[GIVEN PROBLEM 1]
Quote the migration law article from "However, Judge Siopis" up to and including "to that request.".
[GIVEN PROBLEM 2]
Using the migration law article, decide whether each statement agrees with it, answering yes or no and quoting the words that settle it: (a) The applicant asked the Tribunal to put off its decision for four weeks. (b) The applicant herself submitted the fraudulent work reference to the TRA. (c) The Federal Circuit Court upheld the Tribunal's decision.

[PROVIDED TEXT]

Is it possible to “get another bite at the apple?” 

Or, to phrase the question in a more “legalistic” way, and in terms of Australian migration law, is a visa applicant whose first skills assessment has been rejected on the grounds that it was based on false material or a bogus document, entitled to an adjournment from the AAT so that she/he can get a second skills assessment done? 

Suppose the AAT refuses to allow an adjournment? 

If it does refuse the adjournment, has it acted so unreasonably that it is guilty of “jurisdictional error” so that its decision must be overturned by the Federal courts? 

These questions were at the heart of an interesting and important decision that was handed down by Judge Siopsis of the Federal Court earlier this week: Minister for Immigration and Border Protection v Sandhu FCA 130 (22 February 2016). 

The background facts of the case were as follows: 

The applicant sought a “skilled graduate”, subclass 485, visa.  In her visa application, she relied on a positive skills assessment from the Trades Recognition Authority which accepted that she had the skills required for a “cook”. 

However, after the application had been submitted, the Department received advice from the TRA that the positive skills assessment had been revoked due to the fact that a work reference which had been submitted to the TRA by the applicant’s migration agent had been fraudulent. 

Upon receipt of the advice from the TRA that the skills assessment had been premised on a fraudulent work reference, the Department proceeded to refuse the application for the 485 visa on the basis that the applicant had failed to comply with Public Interest Criterion 4020. 

The applicant then appealed against the refusal of her visa application to the AAT. 

Following her hearing before the AAT, the applicant wrote to the Tribunal and informed it that she had re-applied for a skills assessment.  She asked the Tribunal to defer making a decision for a period of 4 weeks, so that she could provide the new skills assessment. 

The Tribunal refused to grant the applicant the adjournment she had requested.  It took the view that because the applicant had contravened PIC 4020, and her application had been refused for that reason, a new, positive skills assessment would not affect the outcome of her case. 

Interestingly, the applicant was successful in getting the Tribunal’s decision overturned at the Federal Circuit Court level.  At that stage of “judicial review”, the Court found that the Tribunal had acted unreasonably by not allowing the applicant an opportunity to develop evidence (in the form of a second skills assessment) which she could conceivably have relied upon to support her submissions that PIC 4020 should be waived.

However, Judge Siopis took an entirely different view of the matter than had the Federal Circuit Court. 

Judge Siopis started from the position that, in determining whether the Tribunal’s refusal to grant an adjournment is “reasonable”, it is essential to accurately identify the reasons why an applicant has sought the adjournment, and the manner in which the Tribunal has responded to that request.

[SUPPLIED INFORMATION]
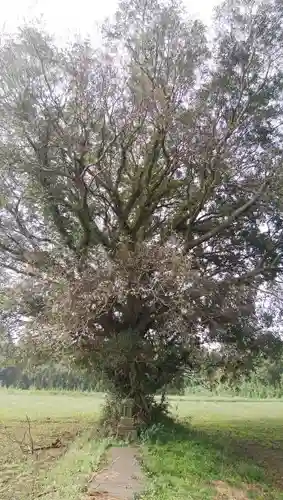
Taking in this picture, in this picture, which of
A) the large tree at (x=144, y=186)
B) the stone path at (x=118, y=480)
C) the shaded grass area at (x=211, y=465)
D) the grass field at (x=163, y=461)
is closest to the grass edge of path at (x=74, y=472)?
the grass field at (x=163, y=461)

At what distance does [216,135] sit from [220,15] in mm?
2931

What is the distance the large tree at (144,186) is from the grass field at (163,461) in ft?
5.90

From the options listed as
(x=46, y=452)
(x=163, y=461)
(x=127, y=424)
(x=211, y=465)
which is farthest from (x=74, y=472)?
(x=46, y=452)

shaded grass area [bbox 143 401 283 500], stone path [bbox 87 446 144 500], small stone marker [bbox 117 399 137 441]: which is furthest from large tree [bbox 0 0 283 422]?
stone path [bbox 87 446 144 500]

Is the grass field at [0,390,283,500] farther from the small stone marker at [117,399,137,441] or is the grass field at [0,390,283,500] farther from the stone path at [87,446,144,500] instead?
the small stone marker at [117,399,137,441]

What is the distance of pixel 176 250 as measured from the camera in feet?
30.8

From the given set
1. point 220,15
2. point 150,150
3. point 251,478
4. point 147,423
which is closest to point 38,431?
point 147,423

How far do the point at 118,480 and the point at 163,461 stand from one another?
156 cm

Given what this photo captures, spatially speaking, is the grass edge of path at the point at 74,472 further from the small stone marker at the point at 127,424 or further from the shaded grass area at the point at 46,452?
the small stone marker at the point at 127,424

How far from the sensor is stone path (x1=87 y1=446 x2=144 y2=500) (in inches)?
212

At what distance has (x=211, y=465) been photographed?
25.8ft

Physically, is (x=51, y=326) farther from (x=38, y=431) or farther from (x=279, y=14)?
(x=279, y=14)

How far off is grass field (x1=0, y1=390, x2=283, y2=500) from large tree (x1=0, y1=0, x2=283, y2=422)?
1800 mm

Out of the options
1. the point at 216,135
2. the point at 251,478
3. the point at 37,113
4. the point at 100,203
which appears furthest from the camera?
the point at 100,203
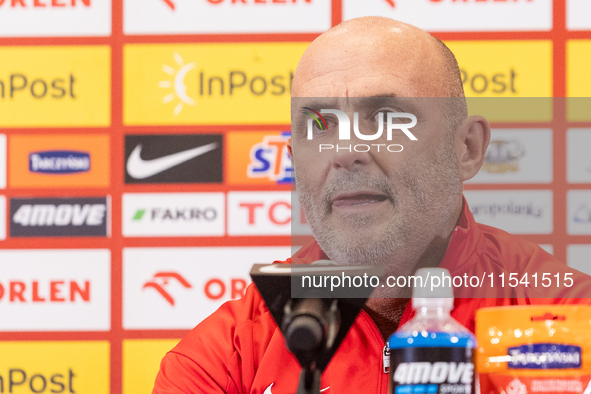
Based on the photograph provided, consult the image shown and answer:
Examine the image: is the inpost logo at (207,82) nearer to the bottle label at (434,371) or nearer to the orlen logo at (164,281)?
the orlen logo at (164,281)

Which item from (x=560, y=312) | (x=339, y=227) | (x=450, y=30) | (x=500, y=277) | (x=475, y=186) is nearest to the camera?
(x=560, y=312)

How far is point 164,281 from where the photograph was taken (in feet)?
4.66

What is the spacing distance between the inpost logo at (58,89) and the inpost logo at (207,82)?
0.07 metres

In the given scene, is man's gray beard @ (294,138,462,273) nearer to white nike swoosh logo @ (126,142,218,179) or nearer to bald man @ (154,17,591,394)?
bald man @ (154,17,591,394)

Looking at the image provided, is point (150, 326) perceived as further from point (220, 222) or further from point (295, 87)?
point (295, 87)

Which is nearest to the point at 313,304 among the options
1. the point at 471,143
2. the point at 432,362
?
the point at 432,362

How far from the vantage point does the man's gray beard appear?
72 centimetres

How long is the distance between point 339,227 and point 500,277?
26 centimetres

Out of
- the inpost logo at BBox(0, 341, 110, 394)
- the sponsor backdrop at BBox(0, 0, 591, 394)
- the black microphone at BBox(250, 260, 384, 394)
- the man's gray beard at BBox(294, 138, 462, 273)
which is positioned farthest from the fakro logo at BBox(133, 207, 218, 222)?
the black microphone at BBox(250, 260, 384, 394)

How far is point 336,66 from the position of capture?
0.76 m

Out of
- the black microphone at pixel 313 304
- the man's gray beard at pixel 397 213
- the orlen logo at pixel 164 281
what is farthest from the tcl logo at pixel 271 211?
the black microphone at pixel 313 304

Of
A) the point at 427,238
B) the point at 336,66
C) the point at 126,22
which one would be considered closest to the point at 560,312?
the point at 427,238

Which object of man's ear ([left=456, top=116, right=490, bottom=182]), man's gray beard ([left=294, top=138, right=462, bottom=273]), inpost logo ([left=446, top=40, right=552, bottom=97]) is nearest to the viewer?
man's gray beard ([left=294, top=138, right=462, bottom=273])

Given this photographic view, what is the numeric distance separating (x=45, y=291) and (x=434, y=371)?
1.18 m
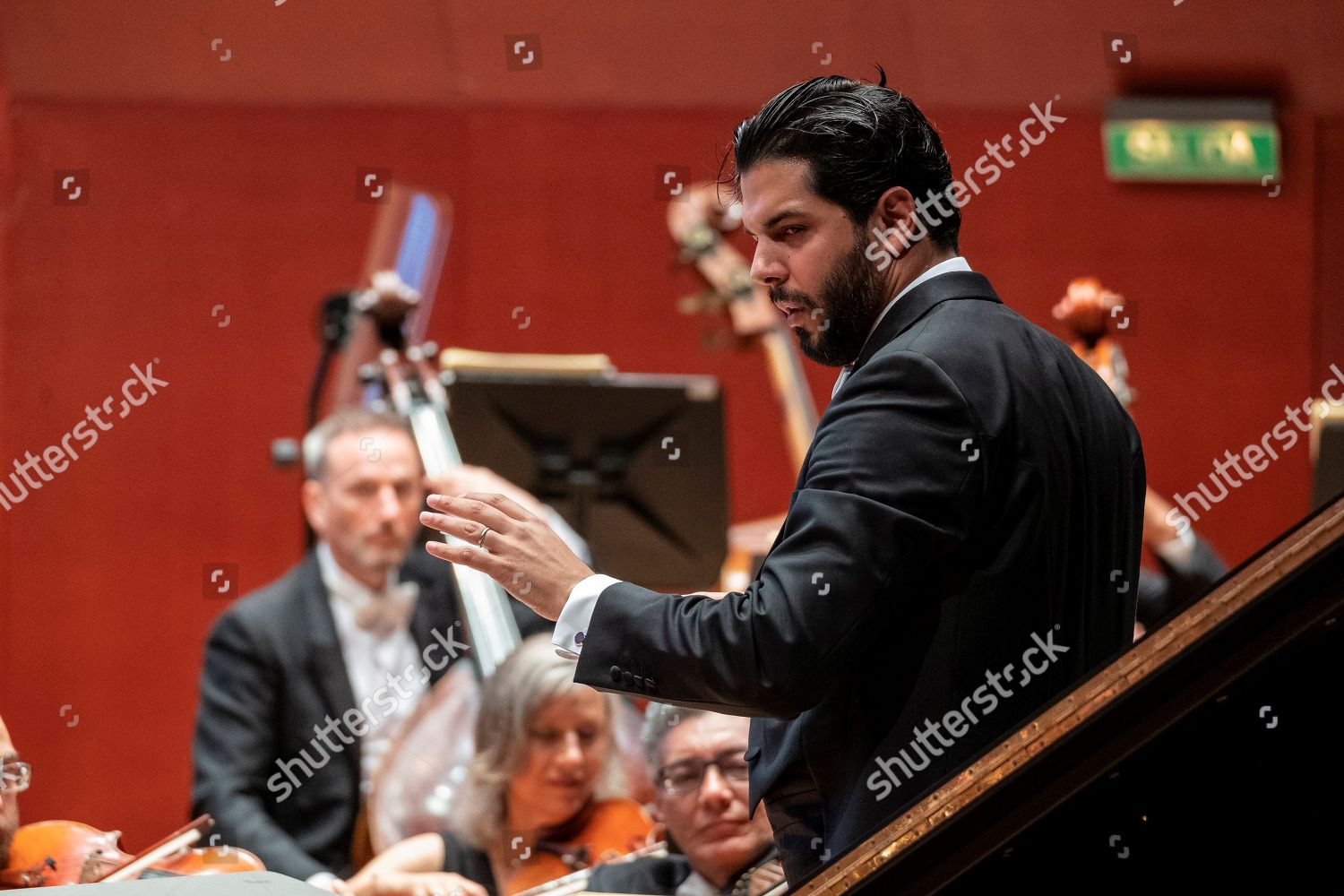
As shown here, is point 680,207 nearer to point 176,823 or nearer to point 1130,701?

[FULL OUTPUT 1]
However, Judge Siopis took an entirely different view of the matter than had the Federal Circuit Court. 

Judge Siopis started from the position that, in determining whether the Tribunal’s refusal to grant an adjournment is “reasonable”, it is essential to accurately identify the reasons why an applicant has sought the adjournment, and the manner in which the Tribunal has responded to that request.

[FULL OUTPUT 2]
(a) Yes: "She asked the Tribunal to defer making a decision for a period of 4 weeks"
(b) No: "a work reference which had been submitted to the TRA by the applicant’s migration agent had been fraudulent"
(c) No: "the applicant was successful in getting the Tribunal’s decision overturned at the Federal Circuit Court level"